→ Problem:
Please answer these questions from the passage on spider evolution below.
(a) How does the passage define taxonomists?
(b) What span of time does the cladogram label at the top?
(c) Which extinct group of chelicerates splits from the common ancestor of the eurypterids?

→ Document section:
== == ==

So how is it that spiders are more closely related to horseshoe crabs - marine arthropods that haven't changed much in the past 250 million years - than to a more obvious choice, the insects?
The answer to that question is more complex than you might think.
Up until the middle of the 20th century, before evolutionary theory was completely accepted by mainstream biology and supported by genetic analysis, taxonomists (scientists who place organisms in groups) classified organisms according to their modern anatomy. If organisms shared common physical structures (like chelicerae or mandibles) they would be placed in groups (like subphylums and classes) that put like with like. The Linnaean system of classification is still used today, but a more recent mode of classification has been able to answer how evolution plays a part in giving rise to new anatomy, and how organisms are related through common ancestry.
Common ancestry is what evolution is all about when it comes down to it, and this relatively new way of studying common ancestry is called cladistics (links to a great BBC explanation).
Open up this evolutionary tree into a new window/tab and follow along with me. This tree, a cladogram, represents the evolutionary history of all the chelicerates; spiders ("other arachnids"), horseshoe crabs ("Xiphosurida"), eurypterids, and scorpions. The cladogram labels time periods at the top from approximately 550 millions years ago (the Cambrian era) to about 250 millions years ago (the Permian era). We're mainly interested in that bracket on the bottom encompassing the "true chelicerates."
Notice on the cladogram that you can trace each group back to one point where it splits between one group and another. Take the "other arachnids" branch for example. You can trace its branch back to the split with the scorpions, and at that split there is a common ancestor from which both other arachnids - including spiders - and scorpions descended.
So basically, cladograms are family trees that evolutionary biologists can use to determine the ancestry and hierarchy of modern organisms.*
Keep tracing that line back from the common ancestor of spiders and scorpions. The next stop is the eurypterids (image above) the extinct relatives of the spider. Go even further back and there's a split between the common ancestor of eurypterids (and subsequently spiders and scorpions) and another extinct group of chelicerates, the Chasmataspida.

== == ==

→ Dataset entries:
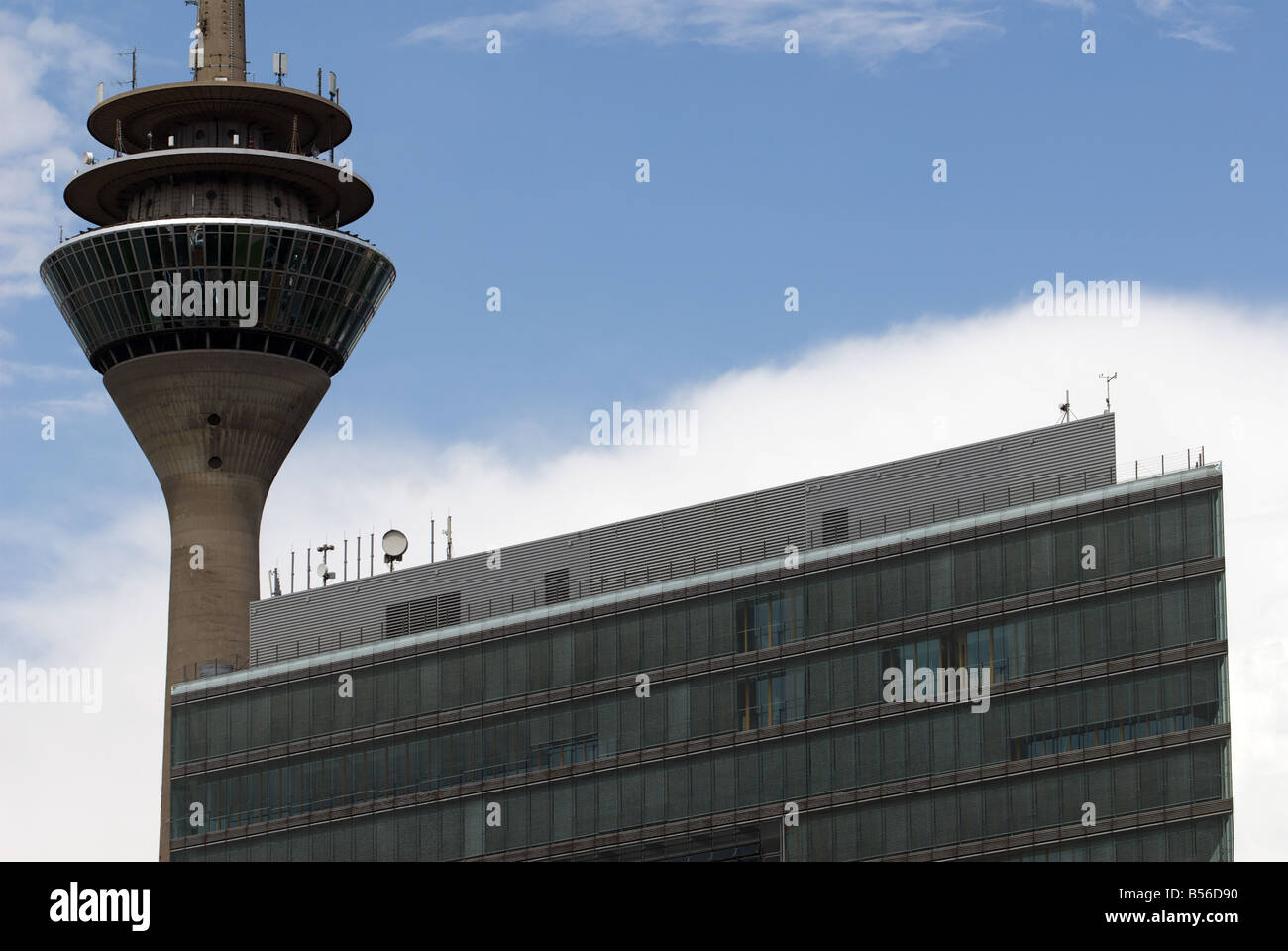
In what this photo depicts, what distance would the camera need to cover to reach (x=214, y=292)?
6698 inches

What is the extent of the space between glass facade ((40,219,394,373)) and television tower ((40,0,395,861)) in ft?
0.40

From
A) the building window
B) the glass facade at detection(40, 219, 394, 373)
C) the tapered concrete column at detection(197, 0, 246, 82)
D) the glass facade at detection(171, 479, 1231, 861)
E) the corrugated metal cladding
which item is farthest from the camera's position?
the tapered concrete column at detection(197, 0, 246, 82)

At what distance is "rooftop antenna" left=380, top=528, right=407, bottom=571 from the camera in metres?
152

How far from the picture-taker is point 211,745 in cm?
14450

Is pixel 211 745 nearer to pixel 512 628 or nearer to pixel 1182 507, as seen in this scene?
pixel 512 628

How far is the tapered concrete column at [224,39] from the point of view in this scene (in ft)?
579

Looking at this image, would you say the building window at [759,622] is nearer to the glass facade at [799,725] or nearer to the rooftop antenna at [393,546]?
the glass facade at [799,725]

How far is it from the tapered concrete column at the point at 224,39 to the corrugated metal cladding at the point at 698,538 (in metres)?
41.1

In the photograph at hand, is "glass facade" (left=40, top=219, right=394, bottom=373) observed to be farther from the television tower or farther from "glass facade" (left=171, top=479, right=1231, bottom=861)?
"glass facade" (left=171, top=479, right=1231, bottom=861)

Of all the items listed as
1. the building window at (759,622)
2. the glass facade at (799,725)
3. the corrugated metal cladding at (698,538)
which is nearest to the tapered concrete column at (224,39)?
the corrugated metal cladding at (698,538)

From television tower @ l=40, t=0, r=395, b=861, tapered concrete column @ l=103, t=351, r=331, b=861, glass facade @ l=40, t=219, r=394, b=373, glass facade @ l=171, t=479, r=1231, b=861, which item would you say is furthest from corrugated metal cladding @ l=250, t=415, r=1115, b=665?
glass facade @ l=40, t=219, r=394, b=373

== == ==

→ Written solution:
(a) Scientists who place organisms in groups.
(b) From approximately 550 million years ago (the Cambrian era) to about 250 million years ago (the Permian era).
(c) The Chasmataspida.